Pull out every line below that contains the string "separating" and copy each one unchanged.

-- RECORDS FOR THIS EXERCISE start --

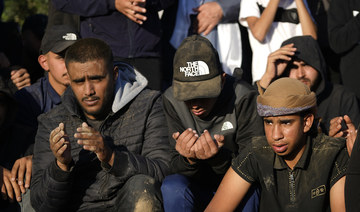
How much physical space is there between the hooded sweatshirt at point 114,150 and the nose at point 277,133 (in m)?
1.12

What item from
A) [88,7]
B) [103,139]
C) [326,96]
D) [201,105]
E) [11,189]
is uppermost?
[88,7]

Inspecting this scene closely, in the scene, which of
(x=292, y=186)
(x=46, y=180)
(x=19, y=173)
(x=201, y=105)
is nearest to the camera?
(x=292, y=186)

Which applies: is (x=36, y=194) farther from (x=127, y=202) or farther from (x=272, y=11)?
(x=272, y=11)

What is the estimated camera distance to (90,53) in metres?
5.69

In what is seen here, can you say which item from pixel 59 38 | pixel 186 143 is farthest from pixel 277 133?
pixel 59 38

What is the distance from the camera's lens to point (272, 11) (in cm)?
695

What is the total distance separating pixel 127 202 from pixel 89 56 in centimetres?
134

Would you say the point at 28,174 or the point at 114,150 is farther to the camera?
the point at 28,174

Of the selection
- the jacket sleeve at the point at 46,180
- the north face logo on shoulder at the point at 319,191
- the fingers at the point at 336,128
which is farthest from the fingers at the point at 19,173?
the fingers at the point at 336,128

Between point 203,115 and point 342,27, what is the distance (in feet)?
7.26

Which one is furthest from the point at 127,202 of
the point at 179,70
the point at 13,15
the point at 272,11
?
the point at 13,15

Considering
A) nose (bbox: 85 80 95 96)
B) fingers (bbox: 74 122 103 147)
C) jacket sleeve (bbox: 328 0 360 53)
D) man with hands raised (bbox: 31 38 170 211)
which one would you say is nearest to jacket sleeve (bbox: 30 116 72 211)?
man with hands raised (bbox: 31 38 170 211)

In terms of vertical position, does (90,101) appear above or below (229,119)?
above

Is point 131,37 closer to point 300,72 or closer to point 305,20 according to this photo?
point 300,72
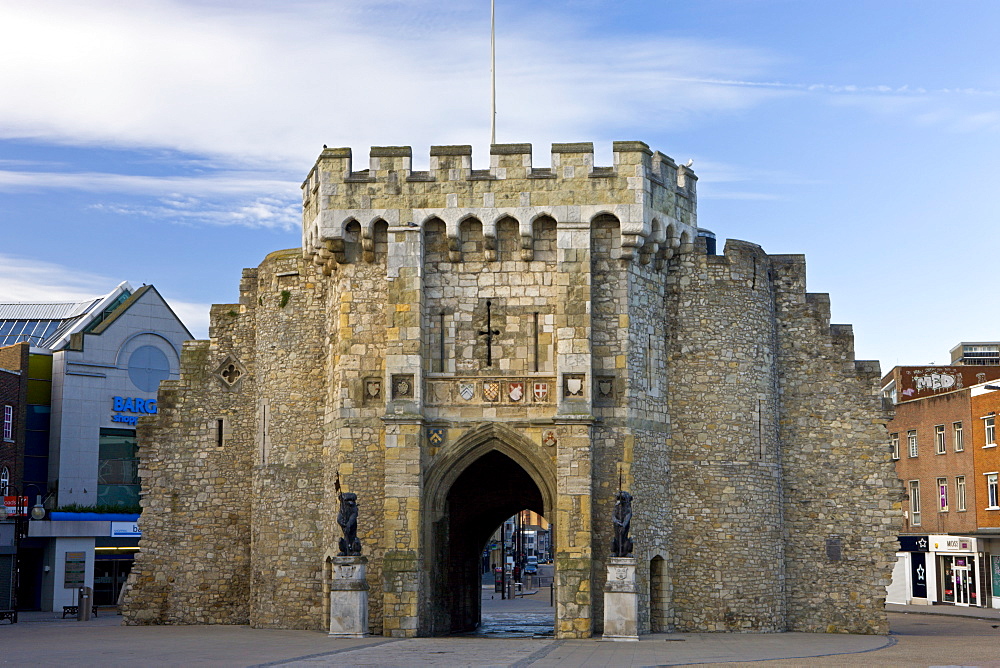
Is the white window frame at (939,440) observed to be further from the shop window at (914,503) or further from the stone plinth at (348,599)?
the stone plinth at (348,599)

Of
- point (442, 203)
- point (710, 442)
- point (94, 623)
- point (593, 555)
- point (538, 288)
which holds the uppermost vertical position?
point (442, 203)

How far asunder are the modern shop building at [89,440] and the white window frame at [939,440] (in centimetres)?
3070

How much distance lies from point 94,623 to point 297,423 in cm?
1034

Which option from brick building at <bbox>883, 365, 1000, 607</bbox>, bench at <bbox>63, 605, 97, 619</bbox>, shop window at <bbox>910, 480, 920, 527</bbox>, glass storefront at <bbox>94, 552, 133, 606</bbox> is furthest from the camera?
shop window at <bbox>910, 480, 920, 527</bbox>

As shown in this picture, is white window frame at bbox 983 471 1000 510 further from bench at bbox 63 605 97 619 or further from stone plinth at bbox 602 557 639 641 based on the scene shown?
bench at bbox 63 605 97 619

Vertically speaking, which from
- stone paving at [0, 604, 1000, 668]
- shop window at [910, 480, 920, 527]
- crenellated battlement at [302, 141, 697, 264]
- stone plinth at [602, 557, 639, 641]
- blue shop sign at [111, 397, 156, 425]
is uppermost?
crenellated battlement at [302, 141, 697, 264]

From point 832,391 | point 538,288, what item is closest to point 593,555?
point 538,288

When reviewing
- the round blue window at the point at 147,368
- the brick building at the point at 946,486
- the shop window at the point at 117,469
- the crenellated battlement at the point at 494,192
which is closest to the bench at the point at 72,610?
the shop window at the point at 117,469

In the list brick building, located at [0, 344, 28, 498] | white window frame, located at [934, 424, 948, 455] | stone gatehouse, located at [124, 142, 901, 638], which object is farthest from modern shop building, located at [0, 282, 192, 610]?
white window frame, located at [934, 424, 948, 455]

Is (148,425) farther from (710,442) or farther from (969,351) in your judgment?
(969,351)

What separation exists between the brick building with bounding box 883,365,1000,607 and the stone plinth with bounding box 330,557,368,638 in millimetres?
25898

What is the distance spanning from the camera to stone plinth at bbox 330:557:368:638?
86.9 feet

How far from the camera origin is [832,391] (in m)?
30.9

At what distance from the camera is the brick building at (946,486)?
148 ft
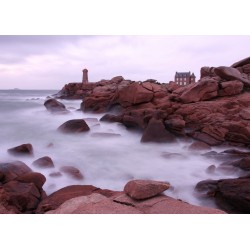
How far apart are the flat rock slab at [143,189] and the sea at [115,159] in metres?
1.62

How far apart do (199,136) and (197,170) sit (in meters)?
2.54

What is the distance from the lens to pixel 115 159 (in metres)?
7.50

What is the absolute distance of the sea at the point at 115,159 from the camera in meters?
5.84

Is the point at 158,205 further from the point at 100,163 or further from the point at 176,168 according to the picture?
the point at 100,163

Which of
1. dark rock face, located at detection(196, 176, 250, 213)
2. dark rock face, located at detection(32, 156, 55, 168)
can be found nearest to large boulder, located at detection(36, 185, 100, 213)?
dark rock face, located at detection(32, 156, 55, 168)

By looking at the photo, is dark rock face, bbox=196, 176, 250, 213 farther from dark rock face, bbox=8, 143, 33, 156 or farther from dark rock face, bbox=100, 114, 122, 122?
dark rock face, bbox=100, 114, 122, 122

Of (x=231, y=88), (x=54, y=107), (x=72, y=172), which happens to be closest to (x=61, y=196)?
(x=72, y=172)

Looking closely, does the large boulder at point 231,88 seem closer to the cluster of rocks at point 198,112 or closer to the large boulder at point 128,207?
the cluster of rocks at point 198,112

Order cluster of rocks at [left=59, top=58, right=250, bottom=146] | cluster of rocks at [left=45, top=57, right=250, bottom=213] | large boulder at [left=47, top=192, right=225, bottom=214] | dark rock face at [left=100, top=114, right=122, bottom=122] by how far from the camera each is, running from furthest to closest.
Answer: dark rock face at [left=100, top=114, right=122, bottom=122]
cluster of rocks at [left=59, top=58, right=250, bottom=146]
cluster of rocks at [left=45, top=57, right=250, bottom=213]
large boulder at [left=47, top=192, right=225, bottom=214]

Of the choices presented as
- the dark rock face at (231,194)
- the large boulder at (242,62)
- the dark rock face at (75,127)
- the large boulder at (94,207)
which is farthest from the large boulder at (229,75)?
the large boulder at (94,207)

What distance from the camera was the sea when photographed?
584cm

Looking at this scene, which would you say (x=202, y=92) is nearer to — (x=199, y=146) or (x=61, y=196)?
(x=199, y=146)

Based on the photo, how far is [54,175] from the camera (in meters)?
5.95

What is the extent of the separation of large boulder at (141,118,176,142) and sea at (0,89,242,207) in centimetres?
22
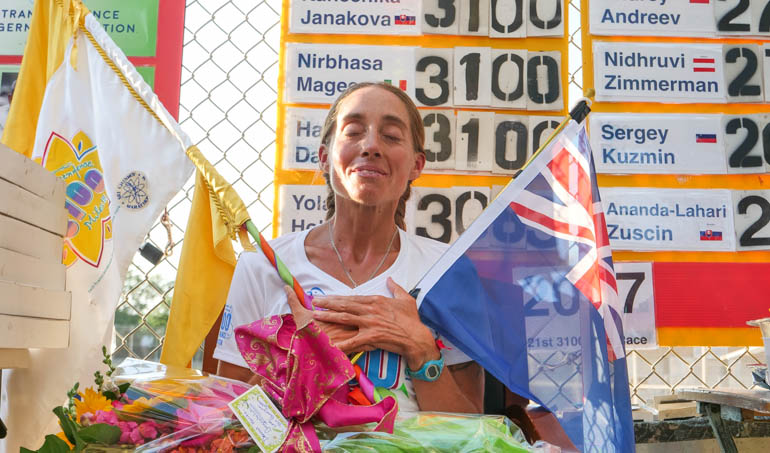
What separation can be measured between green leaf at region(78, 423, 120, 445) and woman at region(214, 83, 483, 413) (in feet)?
1.65

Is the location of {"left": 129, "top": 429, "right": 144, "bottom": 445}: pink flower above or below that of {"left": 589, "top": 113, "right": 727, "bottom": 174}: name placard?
below

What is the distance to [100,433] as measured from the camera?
0.98 m

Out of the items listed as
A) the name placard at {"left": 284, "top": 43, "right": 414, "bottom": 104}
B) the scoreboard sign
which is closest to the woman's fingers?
the scoreboard sign

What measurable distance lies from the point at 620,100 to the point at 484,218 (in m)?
1.40

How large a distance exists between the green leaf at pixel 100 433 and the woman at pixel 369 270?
501mm

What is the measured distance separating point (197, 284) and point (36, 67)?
1026 millimetres

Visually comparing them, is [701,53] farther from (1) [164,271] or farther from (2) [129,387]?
(2) [129,387]

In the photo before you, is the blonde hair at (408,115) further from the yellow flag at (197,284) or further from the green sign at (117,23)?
the green sign at (117,23)

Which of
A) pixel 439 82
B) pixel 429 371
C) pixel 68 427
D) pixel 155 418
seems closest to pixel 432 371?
pixel 429 371

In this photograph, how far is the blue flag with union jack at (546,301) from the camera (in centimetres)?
143

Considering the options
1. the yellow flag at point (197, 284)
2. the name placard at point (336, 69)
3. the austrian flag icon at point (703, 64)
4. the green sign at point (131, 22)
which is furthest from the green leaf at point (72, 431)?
the austrian flag icon at point (703, 64)

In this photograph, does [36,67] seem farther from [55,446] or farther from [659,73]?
[659,73]

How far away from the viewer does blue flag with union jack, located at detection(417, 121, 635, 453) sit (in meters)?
1.43

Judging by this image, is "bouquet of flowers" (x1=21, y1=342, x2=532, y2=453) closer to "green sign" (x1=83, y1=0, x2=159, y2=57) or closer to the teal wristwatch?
the teal wristwatch
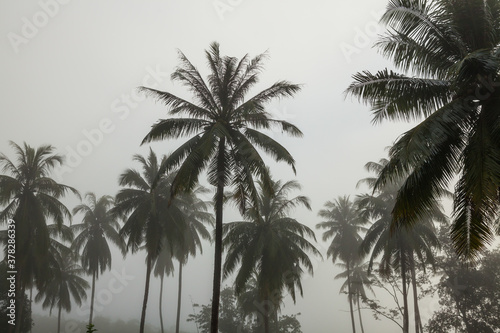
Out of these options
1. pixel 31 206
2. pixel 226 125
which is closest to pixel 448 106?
pixel 226 125

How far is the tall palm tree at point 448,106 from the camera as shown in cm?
798

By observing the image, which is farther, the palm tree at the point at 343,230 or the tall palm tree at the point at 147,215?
the palm tree at the point at 343,230

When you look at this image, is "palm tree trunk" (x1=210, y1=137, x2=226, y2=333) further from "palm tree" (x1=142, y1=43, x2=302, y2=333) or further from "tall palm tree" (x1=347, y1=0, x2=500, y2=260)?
"tall palm tree" (x1=347, y1=0, x2=500, y2=260)

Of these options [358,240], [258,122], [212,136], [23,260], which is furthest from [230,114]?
[358,240]

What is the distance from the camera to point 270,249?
23672 mm

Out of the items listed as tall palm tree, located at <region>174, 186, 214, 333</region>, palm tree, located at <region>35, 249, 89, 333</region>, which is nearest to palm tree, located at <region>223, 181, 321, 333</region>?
tall palm tree, located at <region>174, 186, 214, 333</region>

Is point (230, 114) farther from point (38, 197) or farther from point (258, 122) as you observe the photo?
point (38, 197)

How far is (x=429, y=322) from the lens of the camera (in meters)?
Result: 31.4

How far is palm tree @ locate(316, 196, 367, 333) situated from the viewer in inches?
1564

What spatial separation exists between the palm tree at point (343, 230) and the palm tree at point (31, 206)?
26512 millimetres

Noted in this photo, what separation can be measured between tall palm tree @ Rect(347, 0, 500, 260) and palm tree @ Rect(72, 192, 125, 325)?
32319 millimetres

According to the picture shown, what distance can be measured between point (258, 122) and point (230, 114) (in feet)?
4.50

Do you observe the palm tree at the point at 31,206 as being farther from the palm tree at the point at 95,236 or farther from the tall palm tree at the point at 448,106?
the tall palm tree at the point at 448,106

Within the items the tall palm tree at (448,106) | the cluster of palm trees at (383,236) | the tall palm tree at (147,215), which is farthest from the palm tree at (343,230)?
the tall palm tree at (448,106)
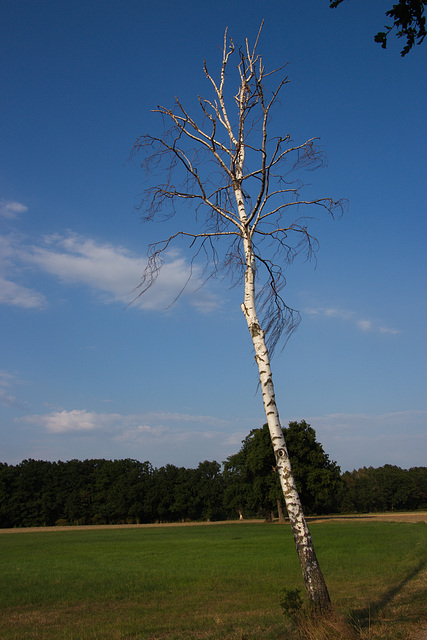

-- RECORDS FOR THIS EXERCISE end --

FULL RESPONSE
What is the total distance separating pixel 127 202 from pixel 89 56 in centimetres?
What is the measured distance separating point (197, 284) and point (36, 67)?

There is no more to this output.